Both recipes involve chocolate and the accompanying note says, “You can see that we are chocolate lovers.”

We share the chocolate gene!

The note also says that this first recipe was usually made by Ted as he was growing up.
I love this picture, by the way! Do you see the “So lovely” embroidered on Chris’s dress?

Dolores, Ted, Chris, Bea


2 cups sugar
1/2 cup milk
2 squares chocolate
butter or margarine size of walnut
1 teaspoon vanilla – add after cooking

Boil 8 minutes. Stir in vanilla. Pour in buttered pan. Cool.

****  The second recipe is for chocolate cake and it comes with three names. A cake with three names must be a family favorite! If you missed the story about Fred Webber baking his first apple pie, you can read it here.


1/2 cup shortening
3/4 teaspoon salt
1 teaspoon vanilla
1 1/4 cups sugar
2 eggs
1 ounce chocolate – melted
2 cups flour
2 1/2 teaspoons baking powder
1 cup evaporated milk

Combine shortening, salt and vanilla; add sugar and cream until light. Add eggs, one at a time; add chocolate and blend well. Add flour and baking powder alternately with milk.
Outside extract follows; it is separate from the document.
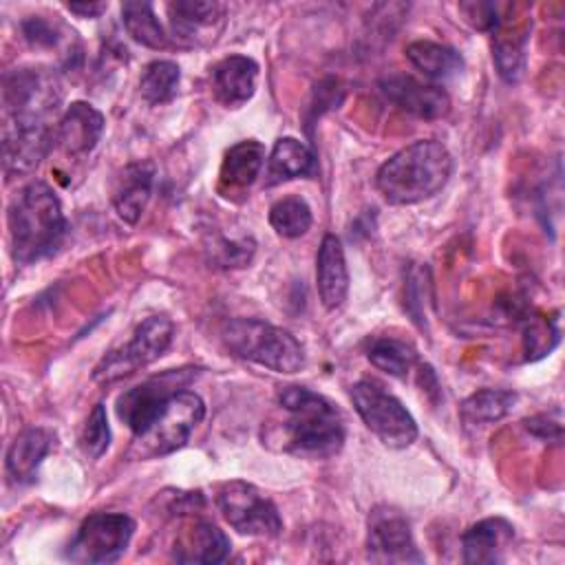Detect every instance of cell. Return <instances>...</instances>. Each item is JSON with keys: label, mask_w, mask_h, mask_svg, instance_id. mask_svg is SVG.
<instances>
[{"label": "cell", "mask_w": 565, "mask_h": 565, "mask_svg": "<svg viewBox=\"0 0 565 565\" xmlns=\"http://www.w3.org/2000/svg\"><path fill=\"white\" fill-rule=\"evenodd\" d=\"M514 539V527L503 516H488L472 523L461 534L463 563L468 565H494L501 563L505 550Z\"/></svg>", "instance_id": "15"}, {"label": "cell", "mask_w": 565, "mask_h": 565, "mask_svg": "<svg viewBox=\"0 0 565 565\" xmlns=\"http://www.w3.org/2000/svg\"><path fill=\"white\" fill-rule=\"evenodd\" d=\"M216 505L223 519L238 532L247 536H278L282 530V519L278 508L267 499L256 486L234 479L221 486L216 494Z\"/></svg>", "instance_id": "9"}, {"label": "cell", "mask_w": 565, "mask_h": 565, "mask_svg": "<svg viewBox=\"0 0 565 565\" xmlns=\"http://www.w3.org/2000/svg\"><path fill=\"white\" fill-rule=\"evenodd\" d=\"M55 141L46 121L7 119L4 124V170L7 174H26L40 166Z\"/></svg>", "instance_id": "13"}, {"label": "cell", "mask_w": 565, "mask_h": 565, "mask_svg": "<svg viewBox=\"0 0 565 565\" xmlns=\"http://www.w3.org/2000/svg\"><path fill=\"white\" fill-rule=\"evenodd\" d=\"M380 90L397 108L422 119H439L450 110V97L441 86L424 84L411 75H388L380 82Z\"/></svg>", "instance_id": "14"}, {"label": "cell", "mask_w": 565, "mask_h": 565, "mask_svg": "<svg viewBox=\"0 0 565 565\" xmlns=\"http://www.w3.org/2000/svg\"><path fill=\"white\" fill-rule=\"evenodd\" d=\"M254 247H256V243L249 236H241V238L216 236V238H212L207 252H210L212 260L218 263L221 267H243L249 263Z\"/></svg>", "instance_id": "34"}, {"label": "cell", "mask_w": 565, "mask_h": 565, "mask_svg": "<svg viewBox=\"0 0 565 565\" xmlns=\"http://www.w3.org/2000/svg\"><path fill=\"white\" fill-rule=\"evenodd\" d=\"M203 417L205 404L194 391L183 388L174 393L152 419V424L143 433L135 435L130 455L137 459H152L183 448Z\"/></svg>", "instance_id": "5"}, {"label": "cell", "mask_w": 565, "mask_h": 565, "mask_svg": "<svg viewBox=\"0 0 565 565\" xmlns=\"http://www.w3.org/2000/svg\"><path fill=\"white\" fill-rule=\"evenodd\" d=\"M154 188V163L152 161H132L128 163L113 188V205L121 221L137 223L143 214L150 194Z\"/></svg>", "instance_id": "20"}, {"label": "cell", "mask_w": 565, "mask_h": 565, "mask_svg": "<svg viewBox=\"0 0 565 565\" xmlns=\"http://www.w3.org/2000/svg\"><path fill=\"white\" fill-rule=\"evenodd\" d=\"M230 554V539L221 527L210 521H194L183 530L172 547L177 563H203L214 565L225 561Z\"/></svg>", "instance_id": "21"}, {"label": "cell", "mask_w": 565, "mask_h": 565, "mask_svg": "<svg viewBox=\"0 0 565 565\" xmlns=\"http://www.w3.org/2000/svg\"><path fill=\"white\" fill-rule=\"evenodd\" d=\"M62 90L57 77L44 68H15L4 75L2 106L7 119L46 121L57 108Z\"/></svg>", "instance_id": "10"}, {"label": "cell", "mask_w": 565, "mask_h": 565, "mask_svg": "<svg viewBox=\"0 0 565 565\" xmlns=\"http://www.w3.org/2000/svg\"><path fill=\"white\" fill-rule=\"evenodd\" d=\"M230 353L276 373H296L305 366L302 344L285 329L256 318H232L221 327Z\"/></svg>", "instance_id": "4"}, {"label": "cell", "mask_w": 565, "mask_h": 565, "mask_svg": "<svg viewBox=\"0 0 565 565\" xmlns=\"http://www.w3.org/2000/svg\"><path fill=\"white\" fill-rule=\"evenodd\" d=\"M135 534V521L121 512H95L82 521L66 547L73 563H115L124 556Z\"/></svg>", "instance_id": "7"}, {"label": "cell", "mask_w": 565, "mask_h": 565, "mask_svg": "<svg viewBox=\"0 0 565 565\" xmlns=\"http://www.w3.org/2000/svg\"><path fill=\"white\" fill-rule=\"evenodd\" d=\"M525 29L514 31H497L494 42H492V57L497 64L499 75L505 82H519V77L525 71Z\"/></svg>", "instance_id": "30"}, {"label": "cell", "mask_w": 565, "mask_h": 565, "mask_svg": "<svg viewBox=\"0 0 565 565\" xmlns=\"http://www.w3.org/2000/svg\"><path fill=\"white\" fill-rule=\"evenodd\" d=\"M174 338V324L166 316H148L141 320L132 338L117 351H110L97 366L93 377L97 382H115L159 360Z\"/></svg>", "instance_id": "8"}, {"label": "cell", "mask_w": 565, "mask_h": 565, "mask_svg": "<svg viewBox=\"0 0 565 565\" xmlns=\"http://www.w3.org/2000/svg\"><path fill=\"white\" fill-rule=\"evenodd\" d=\"M22 31L24 38L33 44V46H53L57 42V31L55 24H51L44 18H29L22 22Z\"/></svg>", "instance_id": "36"}, {"label": "cell", "mask_w": 565, "mask_h": 565, "mask_svg": "<svg viewBox=\"0 0 565 565\" xmlns=\"http://www.w3.org/2000/svg\"><path fill=\"white\" fill-rule=\"evenodd\" d=\"M258 64L247 55H230L212 66L210 82L216 102L225 108H238L247 104L256 90Z\"/></svg>", "instance_id": "16"}, {"label": "cell", "mask_w": 565, "mask_h": 565, "mask_svg": "<svg viewBox=\"0 0 565 565\" xmlns=\"http://www.w3.org/2000/svg\"><path fill=\"white\" fill-rule=\"evenodd\" d=\"M225 15V7L218 2H203V0H177L168 4L170 31L174 40L183 44H199L207 33L221 29Z\"/></svg>", "instance_id": "18"}, {"label": "cell", "mask_w": 565, "mask_h": 565, "mask_svg": "<svg viewBox=\"0 0 565 565\" xmlns=\"http://www.w3.org/2000/svg\"><path fill=\"white\" fill-rule=\"evenodd\" d=\"M558 342V329L554 322L543 318H532L525 327V349L527 358H541L554 349Z\"/></svg>", "instance_id": "35"}, {"label": "cell", "mask_w": 565, "mask_h": 565, "mask_svg": "<svg viewBox=\"0 0 565 565\" xmlns=\"http://www.w3.org/2000/svg\"><path fill=\"white\" fill-rule=\"evenodd\" d=\"M452 157L441 141L419 139L388 157L377 174L380 194L393 205H411L437 194L450 179Z\"/></svg>", "instance_id": "3"}, {"label": "cell", "mask_w": 565, "mask_h": 565, "mask_svg": "<svg viewBox=\"0 0 565 565\" xmlns=\"http://www.w3.org/2000/svg\"><path fill=\"white\" fill-rule=\"evenodd\" d=\"M79 444H82L84 455L90 457V459H99L108 450V446H110V426H108L104 404H95V408L90 411V415L84 424Z\"/></svg>", "instance_id": "33"}, {"label": "cell", "mask_w": 565, "mask_h": 565, "mask_svg": "<svg viewBox=\"0 0 565 565\" xmlns=\"http://www.w3.org/2000/svg\"><path fill=\"white\" fill-rule=\"evenodd\" d=\"M192 380L190 369L179 371H166L161 375H154L126 393L117 399V417L132 430V435L143 433L152 419L159 415V411L166 406V402L183 391Z\"/></svg>", "instance_id": "11"}, {"label": "cell", "mask_w": 565, "mask_h": 565, "mask_svg": "<svg viewBox=\"0 0 565 565\" xmlns=\"http://www.w3.org/2000/svg\"><path fill=\"white\" fill-rule=\"evenodd\" d=\"M351 402L364 426L388 448H406L417 439V424L406 406L375 380L351 386Z\"/></svg>", "instance_id": "6"}, {"label": "cell", "mask_w": 565, "mask_h": 565, "mask_svg": "<svg viewBox=\"0 0 565 565\" xmlns=\"http://www.w3.org/2000/svg\"><path fill=\"white\" fill-rule=\"evenodd\" d=\"M525 428L541 437V439H554V441H561V424L558 422H552L550 417L545 415H536L532 419H525Z\"/></svg>", "instance_id": "38"}, {"label": "cell", "mask_w": 565, "mask_h": 565, "mask_svg": "<svg viewBox=\"0 0 565 565\" xmlns=\"http://www.w3.org/2000/svg\"><path fill=\"white\" fill-rule=\"evenodd\" d=\"M55 435L49 428H24L7 450V475L13 483H31L42 459L51 452Z\"/></svg>", "instance_id": "22"}, {"label": "cell", "mask_w": 565, "mask_h": 565, "mask_svg": "<svg viewBox=\"0 0 565 565\" xmlns=\"http://www.w3.org/2000/svg\"><path fill=\"white\" fill-rule=\"evenodd\" d=\"M316 172V157L309 150V146H305L300 139L296 137H280L274 148L271 154L267 159V185H276L282 181H291L298 177H307Z\"/></svg>", "instance_id": "24"}, {"label": "cell", "mask_w": 565, "mask_h": 565, "mask_svg": "<svg viewBox=\"0 0 565 565\" xmlns=\"http://www.w3.org/2000/svg\"><path fill=\"white\" fill-rule=\"evenodd\" d=\"M369 558L375 563H422L424 556L417 552L411 523L406 516L388 505H380L369 516L366 536Z\"/></svg>", "instance_id": "12"}, {"label": "cell", "mask_w": 565, "mask_h": 565, "mask_svg": "<svg viewBox=\"0 0 565 565\" xmlns=\"http://www.w3.org/2000/svg\"><path fill=\"white\" fill-rule=\"evenodd\" d=\"M278 406L287 413L282 422L285 448L294 455L327 459L344 444V419L335 404L307 386H285Z\"/></svg>", "instance_id": "2"}, {"label": "cell", "mask_w": 565, "mask_h": 565, "mask_svg": "<svg viewBox=\"0 0 565 565\" xmlns=\"http://www.w3.org/2000/svg\"><path fill=\"white\" fill-rule=\"evenodd\" d=\"M121 22L128 31V35L148 46V49H163L168 44V35L154 13V7L150 2H124L121 4Z\"/></svg>", "instance_id": "27"}, {"label": "cell", "mask_w": 565, "mask_h": 565, "mask_svg": "<svg viewBox=\"0 0 565 565\" xmlns=\"http://www.w3.org/2000/svg\"><path fill=\"white\" fill-rule=\"evenodd\" d=\"M430 274L428 267L413 265L406 274V309L413 320L424 329L428 324L426 305L430 302Z\"/></svg>", "instance_id": "32"}, {"label": "cell", "mask_w": 565, "mask_h": 565, "mask_svg": "<svg viewBox=\"0 0 565 565\" xmlns=\"http://www.w3.org/2000/svg\"><path fill=\"white\" fill-rule=\"evenodd\" d=\"M179 79L181 71L172 60H154L141 73L139 93L148 104L161 106L177 95Z\"/></svg>", "instance_id": "28"}, {"label": "cell", "mask_w": 565, "mask_h": 565, "mask_svg": "<svg viewBox=\"0 0 565 565\" xmlns=\"http://www.w3.org/2000/svg\"><path fill=\"white\" fill-rule=\"evenodd\" d=\"M316 285L324 309L333 311L347 300L349 269L342 243L335 234H324L316 256Z\"/></svg>", "instance_id": "19"}, {"label": "cell", "mask_w": 565, "mask_h": 565, "mask_svg": "<svg viewBox=\"0 0 565 565\" xmlns=\"http://www.w3.org/2000/svg\"><path fill=\"white\" fill-rule=\"evenodd\" d=\"M104 132V117L86 102H73L55 130V141L68 157H86Z\"/></svg>", "instance_id": "17"}, {"label": "cell", "mask_w": 565, "mask_h": 565, "mask_svg": "<svg viewBox=\"0 0 565 565\" xmlns=\"http://www.w3.org/2000/svg\"><path fill=\"white\" fill-rule=\"evenodd\" d=\"M461 11L468 13V20H470L477 29H490V31H494V29L499 26V18H497V7H494V4L470 2V4H461Z\"/></svg>", "instance_id": "37"}, {"label": "cell", "mask_w": 565, "mask_h": 565, "mask_svg": "<svg viewBox=\"0 0 565 565\" xmlns=\"http://www.w3.org/2000/svg\"><path fill=\"white\" fill-rule=\"evenodd\" d=\"M369 362L393 375V377H406V373L411 371V366L417 360V353L411 344L395 340V338H375L366 351Z\"/></svg>", "instance_id": "29"}, {"label": "cell", "mask_w": 565, "mask_h": 565, "mask_svg": "<svg viewBox=\"0 0 565 565\" xmlns=\"http://www.w3.org/2000/svg\"><path fill=\"white\" fill-rule=\"evenodd\" d=\"M269 223L282 238H298L311 227V207L300 196H282L269 207Z\"/></svg>", "instance_id": "31"}, {"label": "cell", "mask_w": 565, "mask_h": 565, "mask_svg": "<svg viewBox=\"0 0 565 565\" xmlns=\"http://www.w3.org/2000/svg\"><path fill=\"white\" fill-rule=\"evenodd\" d=\"M66 9L82 18H97L102 11H106V2H68Z\"/></svg>", "instance_id": "39"}, {"label": "cell", "mask_w": 565, "mask_h": 565, "mask_svg": "<svg viewBox=\"0 0 565 565\" xmlns=\"http://www.w3.org/2000/svg\"><path fill=\"white\" fill-rule=\"evenodd\" d=\"M7 221L11 254L18 265H31L51 256L66 234L62 203L44 181H31L13 196Z\"/></svg>", "instance_id": "1"}, {"label": "cell", "mask_w": 565, "mask_h": 565, "mask_svg": "<svg viewBox=\"0 0 565 565\" xmlns=\"http://www.w3.org/2000/svg\"><path fill=\"white\" fill-rule=\"evenodd\" d=\"M516 404V393L503 388H481L461 402V419L466 426H488L503 419Z\"/></svg>", "instance_id": "26"}, {"label": "cell", "mask_w": 565, "mask_h": 565, "mask_svg": "<svg viewBox=\"0 0 565 565\" xmlns=\"http://www.w3.org/2000/svg\"><path fill=\"white\" fill-rule=\"evenodd\" d=\"M406 57L419 73H424L430 79H448L461 73L463 68V57L459 51L430 40L411 42L406 46Z\"/></svg>", "instance_id": "25"}, {"label": "cell", "mask_w": 565, "mask_h": 565, "mask_svg": "<svg viewBox=\"0 0 565 565\" xmlns=\"http://www.w3.org/2000/svg\"><path fill=\"white\" fill-rule=\"evenodd\" d=\"M263 166H265V146L256 139L238 141L223 157L221 172H218V188L225 192V196L241 194L256 181Z\"/></svg>", "instance_id": "23"}]
</instances>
Put into two well-greased and floured round cake pans. Bake at 350 degrees for 25 to 30 minutes, or until toothpick comes out clean.


1 3-ounce package cream cheese
4 tablespoons milk
dash salt
2 cups confectioner’s sugar
1 ounce melted chocolate
1/2 teaspoon vanilla

Soften cheese with milk; add salt; add sugar gradually; add chocolate and vanilla and beat until smooth. Put on cool cake.

****  I have company coming in a few days. Sounds like a good excuse to bake a chocolate cake….




Treasure Chest Thursday – Me, My Great-Uncle Fred, and a Love Story

I am sharing several posts about my great-uncle and great-aunt, Fred and Carol Webber, this week. The 80th anniversary of their wedding was Tuesday.

I don’t really have any memories of Fred and Carol Webber. We lived many states away from one another and we didn’t often visit relatives at the same time. But here I have a photograph of what was probably our first introduction to one another. I look quite happy in his arms.

This picture was taken at the home of my great-grandparents, Dorinda Strange Webber and Myron David Webber. There was a lot of picture-taking that day, so I’m going to add a couple more. The back of one of the pictures says that I was 4 months old, so these must have been taken sometime in February 1954.


The 2nd treasure for today is a family story. I meant to include it here, but didn’t yet have permission from the story-teller to use it. As told by Fred’s and Carol’s son Ted (“The Strange Webber Connection” Spring 2000):

One of the greatest things I heard about Fred Webber I heard after he died. Mom told me this story and I think it is nothing short of being a great love story. Excuse any poetic license I may use in telling this story, because I don’t remember each and every detail. I have told this story to my friends and they also find it to be an amazing story.

It seems that Mom received a call that Dad would be late. Maybe the call came late and Dad had to go out late. It doesn’t really matter. What matters is that he was gone, was out the entire night, didn’t call and let Mom know where he was. Quite assuredly, Mom was upset over the evening. Dad came back to the house the next morning, got dressed for work, went to work and said not a word about the incident.

It was years later, maybe at the going away party when they left Hamburg, that a woman came up to Mom and told her how much Dad meant to her. It seems that on the night in question, this lady had to have her son committed to a mental institution. She was totally stressed out and Fred Webber was there for the entire night helping her with what had to have been the most difficult night of her life.

To me this story tells the whole story of Fred Myron Webber. He lived to serve other people. He loved others and loved making life better for others. That he did what he did and kept his sanity is hard to believe.

It also tells of the great love Carol and Fred Webber had for each other. Dad, out all night, had enough confidence in Mom’s love to just go to work the next day. Mom had enough confidence in Dad’s love to assume  nothing. How many marriages can go through a night like that without any stress and strain?

Thanks for sharing this wonderful story, Ted!